Artist and puppeteer Richard Teschner was a pioneer as it pertains to his adaptation of “wayang”, an imaginative method of puppeteering that utilizes rods to manipulate puppets on stage. The art dates back to the 800s with wayang artifacts being traced to Indonesia and areas in and around Southeast Asia. In addition to his talents as a puppeteer, Teschner was also an adept painter, illustrator, composer, and sculptor. 

Teschner started the process of perfecting his puppeteering as a youth while studying art in both Prague and Vienna. By the time he was 27, he was already running his own puppet/marionette company in Prague. During this time Teschner was using more traditional forms of puppeteering, although a trip to the Netherlands in 1911 would lead to his discovery of the wayang style of puppeteering. Upon his return to Prague, he immediately incorporated the use of rod puppets into his shows.

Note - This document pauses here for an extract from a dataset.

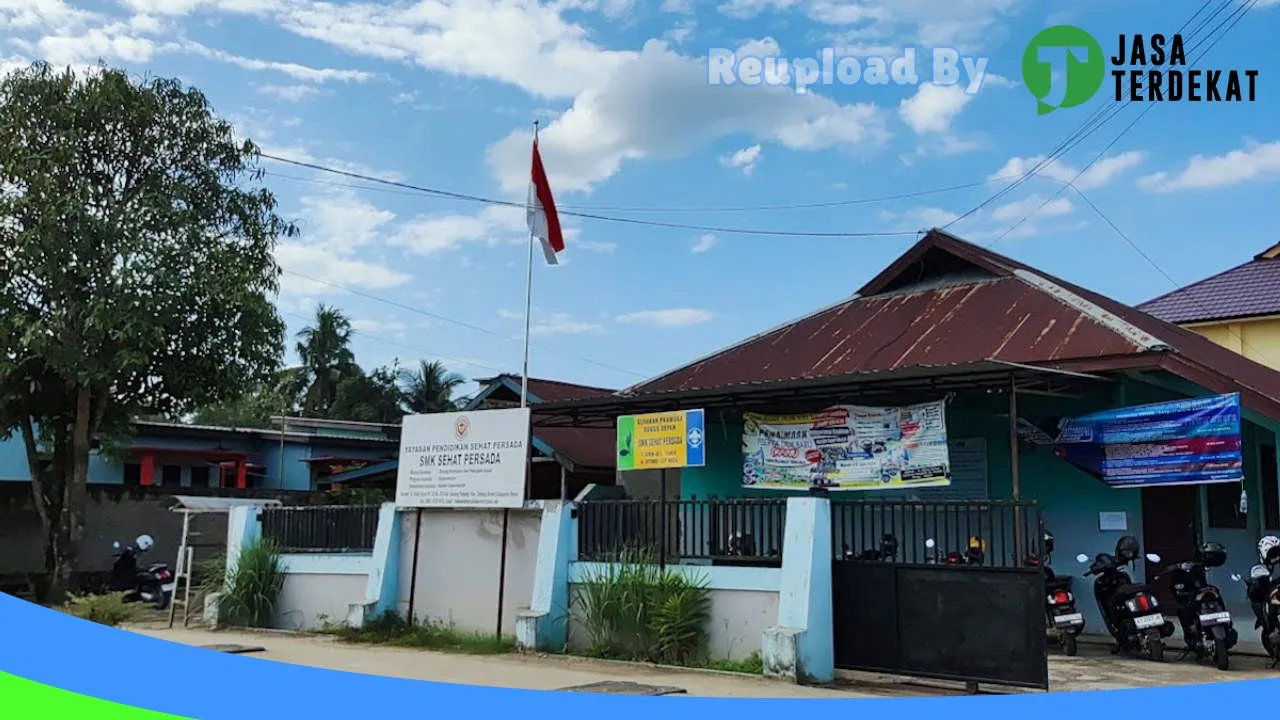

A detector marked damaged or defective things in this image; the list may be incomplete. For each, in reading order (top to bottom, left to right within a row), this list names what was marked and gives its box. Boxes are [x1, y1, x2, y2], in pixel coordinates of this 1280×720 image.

rusty metal roof [565, 229, 1280, 420]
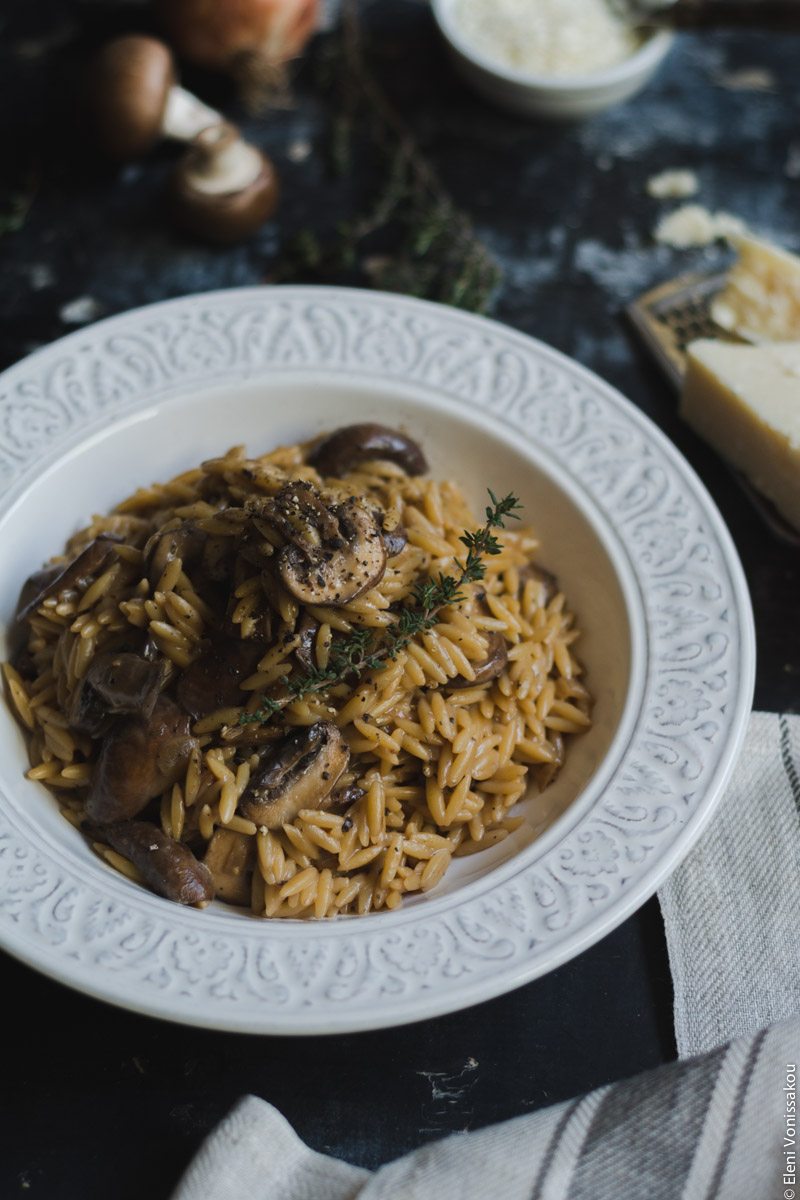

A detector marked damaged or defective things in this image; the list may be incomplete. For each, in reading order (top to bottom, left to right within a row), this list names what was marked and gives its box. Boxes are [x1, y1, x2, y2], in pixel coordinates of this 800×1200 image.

Teschner’s puppets were curiously designed and often wore exquisite clothing generally reserved for nobility and upper-class of the time, making them even more spellbinding in appearance. By re-engineering this ancient form of entertainment, Teschner helped usher in a resurgence of interest in puppeteering across Europe. In the very early 1900’s in the U.S. puppet shows were popular, and once news of what was happening in Prague made it to America, puppet shows evolved into more elaborate stage productions covering a diverse range of topics.

You can see examples of Teschner’s puppets as well as other pieces of his visionary work below. I’ve also included footage of Teschner performing live with his marionettes in 1934.
 

 

Another imaginative marionette by Richard Teschner.
 

A puppet made by Teschner called “Bimini.”
 
More magical marionettes after the jump…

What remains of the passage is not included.